Ontvangen 27 oktober 2021
De ondergetekende stelt het volgende amendement voor:
In artikel I wordt voor onderdeel A een onderdeel ingevoegd, luidende:
0A
Artikel 1.2 wordt als volgt gewijzigd:
1. Aan het eerste lid, onderdeel h, wordt toegevoegd «en de waarde zoals die is vastgesteld voor 2021, indien deze waarde lager is dan de voor dat kalenderjaar vastgestelde waarde dan wel lager dan dat bedrag».
2. In het derde lid wordt «bij ministeriële regeling gewijzigd» vervangen door «bij ministeriële regeling verlaagd» en wordt toegevoegd «, indien het gemiddelde van die waarden is gedaald».
Dit amendement heeft tot doel om de invloed van de WOZ-waarde op de hoogte van de verhuurderheffing te bevriezen. Indiener is van mening dat zolang de verhuurderheffing niet is afgeschaft de heffing in ieder geval niet mag stijgen. Jaarlijks zien we dat de verhuurderheffing blijft toenemen doordat de WOZ-waarde van het onroerend goed blijft stijgen. Niet alleen zorgt dit ervoor dat er minder betaalbare woningen kunnen worden gebouwd het verminderd ook nog eens de effectiviteit van kortingen die gegeven worden op de verhuurderheffing.
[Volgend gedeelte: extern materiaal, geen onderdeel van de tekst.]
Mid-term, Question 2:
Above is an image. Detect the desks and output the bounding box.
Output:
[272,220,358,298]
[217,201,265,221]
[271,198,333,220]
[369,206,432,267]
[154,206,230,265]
Het amendement bevriest het aandeel van de WOZ in de systematiek die wordt gehanteerd om de verhuurderheffing vast te stellen op de hoogte die in het jaar 2021 wordt gebruikt en die gebruik maakt van de waardepeildatum 1 januari 2020. Wel biedt dit amendement ruimte voor een lagere heffing, mochten WOZ-waarden gaan dalen.